The Senate Committee on Appropriations has approved a fiscal year (FY) 2025 funding level of $129 million for the Railroad Retirement Board (RRB). The RRB appreciates the Committee’s mark, which is notably higher than the House’s proposed spending level. But it should be noted that Congress cut the RRB’s budget for FY 2024, which has severely impacted agency operations. While the Senate’s proposal would reverse that cut and give the agency a small 0.78 percent increase from FY 2023, the proposed appropriation of $129 million is still $5 million less than the President’s request, $43.3 million less than the RRB’s request, and significantly short of what the agency needs to carry out its mission.
With a $129 million budget, the RRB will be forced to continue its existing hiring freeze and operational cutbacks, initiated as a result of the agency’s FY 2024 budget reduction, while continuing to lose decades of institutional knowledge through retirements. Further, the RRB will be unable to move forward with its multi-year Information Technology (IT) modernization project, resulting in continued dependence on antiquated systems and inefficient processes and a further deterioration of service to the nation’s railroaders.

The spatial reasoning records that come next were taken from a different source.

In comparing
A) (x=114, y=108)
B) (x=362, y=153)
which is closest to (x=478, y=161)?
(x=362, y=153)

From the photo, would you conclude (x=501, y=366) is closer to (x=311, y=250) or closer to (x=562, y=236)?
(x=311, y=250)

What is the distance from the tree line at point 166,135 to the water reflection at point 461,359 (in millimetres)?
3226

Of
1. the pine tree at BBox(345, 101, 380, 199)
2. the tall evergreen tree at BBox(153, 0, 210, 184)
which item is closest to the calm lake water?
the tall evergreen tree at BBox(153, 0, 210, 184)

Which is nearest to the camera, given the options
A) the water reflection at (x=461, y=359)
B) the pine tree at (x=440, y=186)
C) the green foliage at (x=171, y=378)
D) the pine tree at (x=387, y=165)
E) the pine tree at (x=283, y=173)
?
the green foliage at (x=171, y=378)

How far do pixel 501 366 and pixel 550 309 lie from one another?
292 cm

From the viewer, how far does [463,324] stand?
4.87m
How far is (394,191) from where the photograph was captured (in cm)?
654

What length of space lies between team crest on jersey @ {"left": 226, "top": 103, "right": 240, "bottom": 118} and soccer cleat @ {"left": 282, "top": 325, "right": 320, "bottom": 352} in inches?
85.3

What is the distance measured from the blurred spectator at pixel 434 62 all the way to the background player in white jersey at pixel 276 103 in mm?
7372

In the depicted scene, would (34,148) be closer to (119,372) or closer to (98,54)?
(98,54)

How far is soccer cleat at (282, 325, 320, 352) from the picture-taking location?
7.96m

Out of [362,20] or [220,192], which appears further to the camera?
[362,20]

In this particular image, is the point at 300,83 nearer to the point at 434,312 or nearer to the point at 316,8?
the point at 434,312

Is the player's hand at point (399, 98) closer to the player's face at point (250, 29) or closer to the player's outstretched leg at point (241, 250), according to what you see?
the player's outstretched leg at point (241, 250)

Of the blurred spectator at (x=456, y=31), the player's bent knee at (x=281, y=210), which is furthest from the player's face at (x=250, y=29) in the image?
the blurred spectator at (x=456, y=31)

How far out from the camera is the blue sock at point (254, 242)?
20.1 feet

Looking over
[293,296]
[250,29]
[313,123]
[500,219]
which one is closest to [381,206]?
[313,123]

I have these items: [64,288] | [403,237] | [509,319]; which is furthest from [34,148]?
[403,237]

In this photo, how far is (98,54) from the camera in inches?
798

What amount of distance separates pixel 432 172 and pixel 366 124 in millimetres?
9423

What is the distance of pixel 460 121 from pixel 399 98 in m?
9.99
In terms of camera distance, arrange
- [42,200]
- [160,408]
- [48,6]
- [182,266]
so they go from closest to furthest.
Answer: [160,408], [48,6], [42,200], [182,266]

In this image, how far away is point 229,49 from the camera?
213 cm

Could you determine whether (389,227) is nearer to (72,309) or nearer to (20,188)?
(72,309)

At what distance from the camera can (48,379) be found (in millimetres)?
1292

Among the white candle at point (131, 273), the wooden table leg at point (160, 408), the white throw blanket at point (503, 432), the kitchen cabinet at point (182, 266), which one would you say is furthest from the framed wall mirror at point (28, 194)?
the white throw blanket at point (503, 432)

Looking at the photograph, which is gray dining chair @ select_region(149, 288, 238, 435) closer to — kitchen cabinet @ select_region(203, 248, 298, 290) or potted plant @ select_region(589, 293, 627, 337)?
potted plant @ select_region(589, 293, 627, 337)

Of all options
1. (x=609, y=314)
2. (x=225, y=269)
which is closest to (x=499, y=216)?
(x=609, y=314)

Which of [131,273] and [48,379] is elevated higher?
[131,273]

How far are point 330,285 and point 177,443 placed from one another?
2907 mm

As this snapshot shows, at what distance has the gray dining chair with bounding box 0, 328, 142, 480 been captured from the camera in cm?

After several years of inadequate flat funding, in 2018, the RRB received funding targeted towards improvements to the agency’s IT systems. However, during that period, there were no significant increases to the agency’s administrative budget. The RRB did not receive a significant boost to its administrative budget until 2022, and even then the increase was not sufficient to bring the agency back up to needed staffing levels. The insufficient funding levels over the last decade have led directly to unacceptable delays in service to the rail employees and annuitants who have paid into the railroad retirement system their entire careers.
At the same time the Senate Appropriations Committee approved a $129 million funding level for the RRB, it increased funding for the Social Security Administration (SSA) by $509 million to “help SSA address service delivery challenges and improve services for Americans across the country.” As noted by the Committee, “Americans rely on Social Security, have earned benefits through a lifetime of work, and deserve access to timely services.” Our nation’s railroaders also have earned their benefits through a lifetime of work and likewise deserve access to timely services. Railroad employees and employers pay a combined 18 percent in payroll taxes for enhanced benefits, above and beyond what other American workers and employers pay for their benefits. These payroll taxes directly fund the RRB’s administrative budget.
Railroad employees and their families deserve proper service during their more vulnerable years—especially since they have paid more for it. The RRB needs sufficient funding to increase staffing, continue to make needed IT improvements, keep field offices open to the public, and adequately execute its mission. Its constituents expect and deserve no less.